The order highlights the distinct standard of review applicable to ITC factual findings, which are reviewed for substantial evidence rather than clear error—the standard that applies to district court factual findings under Teva. This correction underscores the difference in appellate review standards between Article III courts and administrative agencies, even when both involve the same underlying legal question of claim construction. The court's statement that the error was immaterial to the outcome suggests the evidentiary record in this case satisfied both the substantial evidence and clear error standards.

Utility PatentNonprecedentialAffirmed2021-2049

Arlton v. AeroVironment

Panel: Prost, Cunningham, Stark

The Federal Circuit affirmed summary judgment for defendant AeroVironment on a § 1498 immunity defense in a patent infringement suit brought by Paul and David Arlton concerning U.S. Patent No. 8,042,763, directed to a rotary wing UAV. The central question was whether AeroVironment's work on the "Ingenuity" Mars helicopter (and its terrestrial analog "Terry") constituted use "by or for the United States" with governmental authorization and consent, thereby shielding AeroVironment from liability in district court and confining plaintiffs to a Tucker Act remedy in the Court of Federal Claims.
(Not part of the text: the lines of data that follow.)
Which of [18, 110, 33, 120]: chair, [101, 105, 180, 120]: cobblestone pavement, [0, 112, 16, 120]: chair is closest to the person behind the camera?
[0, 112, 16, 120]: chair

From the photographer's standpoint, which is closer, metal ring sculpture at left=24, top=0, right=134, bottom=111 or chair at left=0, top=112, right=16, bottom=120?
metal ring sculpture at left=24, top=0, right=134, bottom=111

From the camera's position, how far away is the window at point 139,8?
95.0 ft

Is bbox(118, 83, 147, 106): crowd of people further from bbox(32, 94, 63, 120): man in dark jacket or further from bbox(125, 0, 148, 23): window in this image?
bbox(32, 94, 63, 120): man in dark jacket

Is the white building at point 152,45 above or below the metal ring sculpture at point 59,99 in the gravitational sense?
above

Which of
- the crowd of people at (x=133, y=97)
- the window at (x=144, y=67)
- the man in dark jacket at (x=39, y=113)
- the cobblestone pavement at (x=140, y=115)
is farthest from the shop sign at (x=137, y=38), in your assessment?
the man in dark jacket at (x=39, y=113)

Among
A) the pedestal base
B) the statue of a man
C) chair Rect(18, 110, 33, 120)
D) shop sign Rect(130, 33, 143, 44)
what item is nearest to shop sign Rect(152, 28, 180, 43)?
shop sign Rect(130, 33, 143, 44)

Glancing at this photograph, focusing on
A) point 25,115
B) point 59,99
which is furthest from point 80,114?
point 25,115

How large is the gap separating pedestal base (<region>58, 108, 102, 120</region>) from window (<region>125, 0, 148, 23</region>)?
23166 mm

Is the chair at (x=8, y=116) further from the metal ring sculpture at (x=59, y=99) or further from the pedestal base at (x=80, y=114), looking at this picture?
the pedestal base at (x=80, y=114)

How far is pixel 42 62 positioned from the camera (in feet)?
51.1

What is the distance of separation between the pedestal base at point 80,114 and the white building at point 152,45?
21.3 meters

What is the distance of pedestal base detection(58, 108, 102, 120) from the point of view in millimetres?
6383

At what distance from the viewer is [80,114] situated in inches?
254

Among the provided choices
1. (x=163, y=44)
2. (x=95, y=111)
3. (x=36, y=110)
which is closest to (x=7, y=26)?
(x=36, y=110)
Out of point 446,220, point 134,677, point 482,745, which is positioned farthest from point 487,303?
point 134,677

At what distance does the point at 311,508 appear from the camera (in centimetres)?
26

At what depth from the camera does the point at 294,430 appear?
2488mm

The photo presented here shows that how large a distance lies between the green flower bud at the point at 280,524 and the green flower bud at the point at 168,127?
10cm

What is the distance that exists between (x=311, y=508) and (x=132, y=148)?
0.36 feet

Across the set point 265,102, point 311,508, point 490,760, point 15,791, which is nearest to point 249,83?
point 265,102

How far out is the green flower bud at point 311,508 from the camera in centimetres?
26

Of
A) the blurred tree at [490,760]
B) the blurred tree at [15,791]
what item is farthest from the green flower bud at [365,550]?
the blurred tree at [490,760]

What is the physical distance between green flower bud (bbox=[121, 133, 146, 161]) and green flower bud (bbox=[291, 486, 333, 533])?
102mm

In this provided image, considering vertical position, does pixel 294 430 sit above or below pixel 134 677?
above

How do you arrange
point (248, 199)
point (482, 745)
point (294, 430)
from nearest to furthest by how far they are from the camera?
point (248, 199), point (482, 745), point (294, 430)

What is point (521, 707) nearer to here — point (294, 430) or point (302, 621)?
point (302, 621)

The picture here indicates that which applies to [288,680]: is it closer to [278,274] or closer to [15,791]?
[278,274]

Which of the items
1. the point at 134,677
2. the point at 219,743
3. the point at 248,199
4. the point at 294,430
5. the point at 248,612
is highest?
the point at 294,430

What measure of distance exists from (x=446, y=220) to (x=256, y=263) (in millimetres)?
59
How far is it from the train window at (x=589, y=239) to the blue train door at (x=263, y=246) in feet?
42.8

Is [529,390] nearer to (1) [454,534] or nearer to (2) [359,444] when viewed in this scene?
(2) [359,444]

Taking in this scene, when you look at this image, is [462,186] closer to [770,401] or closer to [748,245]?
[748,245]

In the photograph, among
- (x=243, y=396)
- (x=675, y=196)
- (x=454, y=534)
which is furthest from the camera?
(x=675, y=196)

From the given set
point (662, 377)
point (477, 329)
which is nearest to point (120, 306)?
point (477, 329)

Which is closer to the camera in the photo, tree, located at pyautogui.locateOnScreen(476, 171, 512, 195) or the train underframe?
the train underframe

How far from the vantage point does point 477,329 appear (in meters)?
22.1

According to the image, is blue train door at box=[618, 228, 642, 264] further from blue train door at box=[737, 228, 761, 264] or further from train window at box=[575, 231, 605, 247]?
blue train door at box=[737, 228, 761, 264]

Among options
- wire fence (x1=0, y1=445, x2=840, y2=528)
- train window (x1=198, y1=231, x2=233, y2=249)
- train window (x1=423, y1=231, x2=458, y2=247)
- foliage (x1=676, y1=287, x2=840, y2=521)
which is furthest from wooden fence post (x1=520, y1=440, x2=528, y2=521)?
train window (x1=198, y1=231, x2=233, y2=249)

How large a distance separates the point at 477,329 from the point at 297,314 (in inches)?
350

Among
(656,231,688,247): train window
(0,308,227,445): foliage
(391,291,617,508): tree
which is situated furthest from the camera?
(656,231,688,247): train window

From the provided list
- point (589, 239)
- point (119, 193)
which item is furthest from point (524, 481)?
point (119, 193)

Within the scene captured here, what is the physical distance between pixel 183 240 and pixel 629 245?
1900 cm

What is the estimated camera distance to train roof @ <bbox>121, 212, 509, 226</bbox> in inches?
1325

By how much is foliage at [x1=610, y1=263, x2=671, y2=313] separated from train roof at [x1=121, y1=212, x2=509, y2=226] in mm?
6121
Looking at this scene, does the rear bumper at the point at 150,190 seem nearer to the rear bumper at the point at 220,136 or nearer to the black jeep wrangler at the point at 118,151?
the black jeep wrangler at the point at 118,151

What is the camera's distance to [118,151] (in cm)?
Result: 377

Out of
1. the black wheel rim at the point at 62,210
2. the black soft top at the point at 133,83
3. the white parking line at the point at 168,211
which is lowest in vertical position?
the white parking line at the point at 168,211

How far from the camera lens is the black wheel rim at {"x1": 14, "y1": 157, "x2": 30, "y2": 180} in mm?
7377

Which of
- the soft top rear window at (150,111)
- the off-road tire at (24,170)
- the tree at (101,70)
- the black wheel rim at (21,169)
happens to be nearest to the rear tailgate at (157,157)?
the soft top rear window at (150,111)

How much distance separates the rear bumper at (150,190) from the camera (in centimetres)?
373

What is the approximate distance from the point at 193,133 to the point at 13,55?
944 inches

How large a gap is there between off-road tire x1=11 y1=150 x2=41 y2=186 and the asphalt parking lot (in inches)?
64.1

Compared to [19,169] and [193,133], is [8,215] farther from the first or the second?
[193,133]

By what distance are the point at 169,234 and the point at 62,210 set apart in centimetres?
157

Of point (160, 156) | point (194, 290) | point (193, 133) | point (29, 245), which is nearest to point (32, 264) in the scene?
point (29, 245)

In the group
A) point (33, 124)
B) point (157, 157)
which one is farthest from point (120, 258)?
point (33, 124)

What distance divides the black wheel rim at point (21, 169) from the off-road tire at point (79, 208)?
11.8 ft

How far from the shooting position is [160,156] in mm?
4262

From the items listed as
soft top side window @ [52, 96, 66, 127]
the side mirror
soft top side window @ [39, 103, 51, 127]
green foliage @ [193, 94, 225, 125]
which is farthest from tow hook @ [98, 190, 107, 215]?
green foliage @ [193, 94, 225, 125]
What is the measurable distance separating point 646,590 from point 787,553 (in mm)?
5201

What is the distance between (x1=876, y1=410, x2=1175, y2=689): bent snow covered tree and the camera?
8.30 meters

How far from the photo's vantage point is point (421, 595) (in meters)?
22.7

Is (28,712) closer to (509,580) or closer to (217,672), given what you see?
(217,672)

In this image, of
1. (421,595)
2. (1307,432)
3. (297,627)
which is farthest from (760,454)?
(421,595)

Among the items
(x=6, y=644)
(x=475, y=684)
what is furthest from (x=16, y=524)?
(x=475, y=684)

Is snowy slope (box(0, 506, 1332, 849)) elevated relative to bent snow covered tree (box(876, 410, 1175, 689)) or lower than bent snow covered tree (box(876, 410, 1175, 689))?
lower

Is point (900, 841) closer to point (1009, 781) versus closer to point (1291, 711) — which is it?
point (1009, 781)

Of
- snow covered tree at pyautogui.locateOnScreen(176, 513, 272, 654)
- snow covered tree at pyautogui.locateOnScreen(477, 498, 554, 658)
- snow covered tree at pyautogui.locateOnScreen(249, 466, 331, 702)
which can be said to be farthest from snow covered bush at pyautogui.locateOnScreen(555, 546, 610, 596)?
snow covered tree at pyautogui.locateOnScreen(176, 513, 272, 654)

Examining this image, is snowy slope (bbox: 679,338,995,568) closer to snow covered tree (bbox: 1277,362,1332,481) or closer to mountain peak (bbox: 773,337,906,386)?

The Arltons argued that § 1498 immunity was unavailable because 15 U.S.C. § 638 obligated the government to award SBIR Phase III contracts to their company, Lite Machines, which had developed the technology in earlier phases, and that AeroVironment's demonstrations of Terry for marketing purposes fell outside the statute's scope.

The court found no tension between § 638 (governing contract awards among private entities) and § 1498 (governing who must be sued and where for government-authorized infringement), rejecting the argument that SBIR obligations constrain the government's ability to consent under § 1498. The proper vehicle for challenging an allegedly improper contract award would be a procurement protest by Lite Machines in the Court of Federal Claims, not a patent infringement action by the Arltons in district court. On the Terry demonstrations, the court held that viewing the evidence favorably to plaintiffs, AeroVironment's public displays at conferences, to investors, and on 60 Minutes were non-commercial uses within § 1498 immunity where the defendant received no commercial profit, did not offer Terry for sale, and used it "solely for purposes of display" related to government work, consistent with the principle articulated in TVI Energy Corp. v. Blane.